# PROMPT 1:
In the article on trauma and student engagement, decide whether each statement agrees with the text: (a) early trauma can impair memory and attention; (b) the article was published in 2018; (c) educators should give children routines that change unpredictably. Answer yes or no for each, and quote the deciding words.
# PROMPT 2:
Quote the article on trauma and student engagement word for word, from "Publisher: National Dropout Prevention" up to and including "undermines self-regulated learning.".

# TEXT PROVIDED:
*** Block opens ***
Article: How Trauma Can Create Barriers to Students’ Engagement and the Need for Trauma-Sensitive Schools 

Publication: National Dropout Prevention Center/Network Newsletter

Publisher: National Dropout Prevention Center/Network

Publication Date: 2016 (Volume 26, Issue 2)

Related WestEd Author: Julie Nicholson

Related WestEd Program: Center for Child & Family Studies

Excerpt From Article Co-Authored by WestEd’s Julie Nicholson:

“Evidence shows early trauma negatively impacts children’s physiology and brain development. It can impair social, emotional, and cognitive capacities, including symbolic thought, language, memory, attention, and executive functioning which undermines self-regulated learning.

Children… who experienced relational trauma from the early loss of significant attachment relationships, often struggle with classroom demands. They are neurobiologically focused on survival and have neural wiring that is hypervigilant to perceived environmental threats. Their hypervigilance and frequent defense behaviors can interrupt their classroom performance when they are required to concentrate for long periods of time.

Using a trauma-sensitive lens, educators can enhance children’s ability to heal at school by offering frequent reassurances of their safety and by providing them with consistent and predictable routines throughout the day.”
*** Block closes ***
# EXTRACTED INFORMATION:
*** Block opens ***
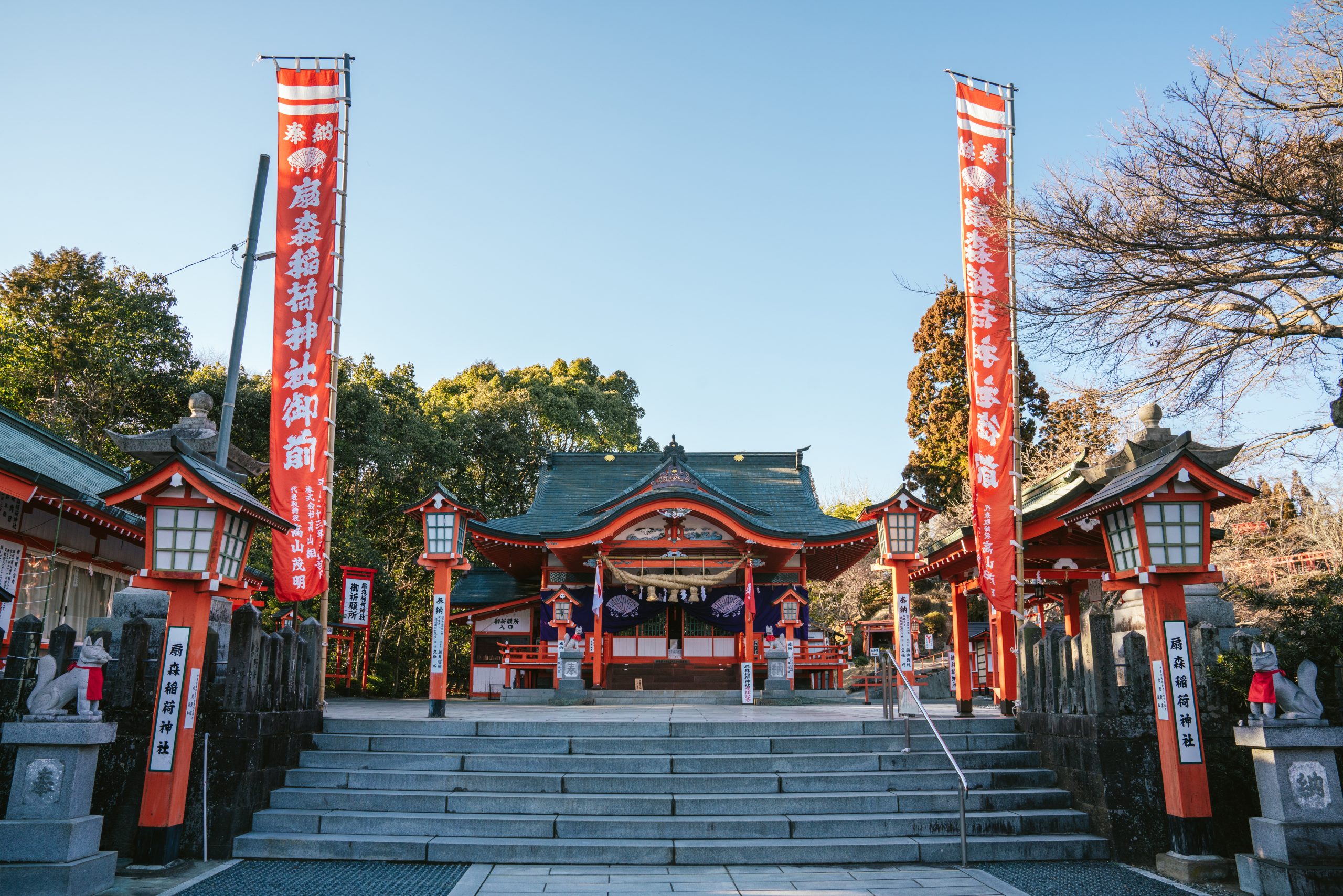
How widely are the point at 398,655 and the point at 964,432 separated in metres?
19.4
*** Block closes ***
*** Block opens ***
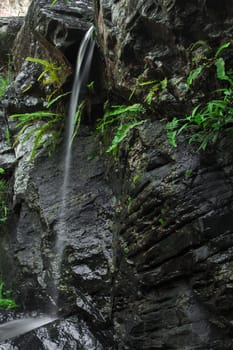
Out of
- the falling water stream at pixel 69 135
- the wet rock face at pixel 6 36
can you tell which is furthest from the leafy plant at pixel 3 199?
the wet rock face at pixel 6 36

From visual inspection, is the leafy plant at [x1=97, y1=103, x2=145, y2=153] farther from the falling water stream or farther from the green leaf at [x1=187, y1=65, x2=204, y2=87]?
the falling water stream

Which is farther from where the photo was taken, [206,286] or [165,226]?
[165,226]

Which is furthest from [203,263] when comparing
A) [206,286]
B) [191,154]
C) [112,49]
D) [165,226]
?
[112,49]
*** Block closes ***
*** Block opens ***
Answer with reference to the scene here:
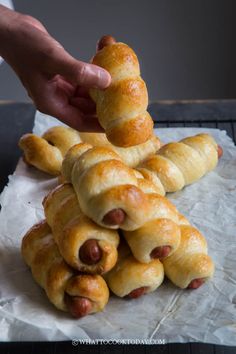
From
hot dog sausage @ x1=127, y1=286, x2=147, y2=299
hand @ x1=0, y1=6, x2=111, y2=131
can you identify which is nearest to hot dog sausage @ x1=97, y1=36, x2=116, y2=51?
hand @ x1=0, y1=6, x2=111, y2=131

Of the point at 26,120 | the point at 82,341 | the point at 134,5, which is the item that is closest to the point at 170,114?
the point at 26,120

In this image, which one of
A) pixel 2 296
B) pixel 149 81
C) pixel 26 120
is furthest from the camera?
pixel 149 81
*** Block closes ***
# EXERCISE SOLUTION 1:
(a) Yes: "It can impair social, emotional, and cognitive capacities, including symbolic thought, language, memory, attention, and executive functioning"
(b) No: "Publication Date: 2016 (Volume 26, Issue 2)"
(c) No: "providing them with consistent and predictable routines throughout the day"

# EXERCISE SOLUTION 2:
Publisher: National Dropout Prevention Center/Network

Publication Date: 2016 (Volume 26, Issue 2)

Related WestEd Author: Julie Nicholson

Related WestEd Program: Center for Child & Family Studies

Excerpt From Article Co-Authored by WestEd’s Julie Nicholson:

“Evidence shows early trauma negatively impacts children’s physiology and brain development. It can impair social, emotional, and cognitive capacities, including symbolic thought, language, memory, attention, and executive functioning which undermines self-regulated learning.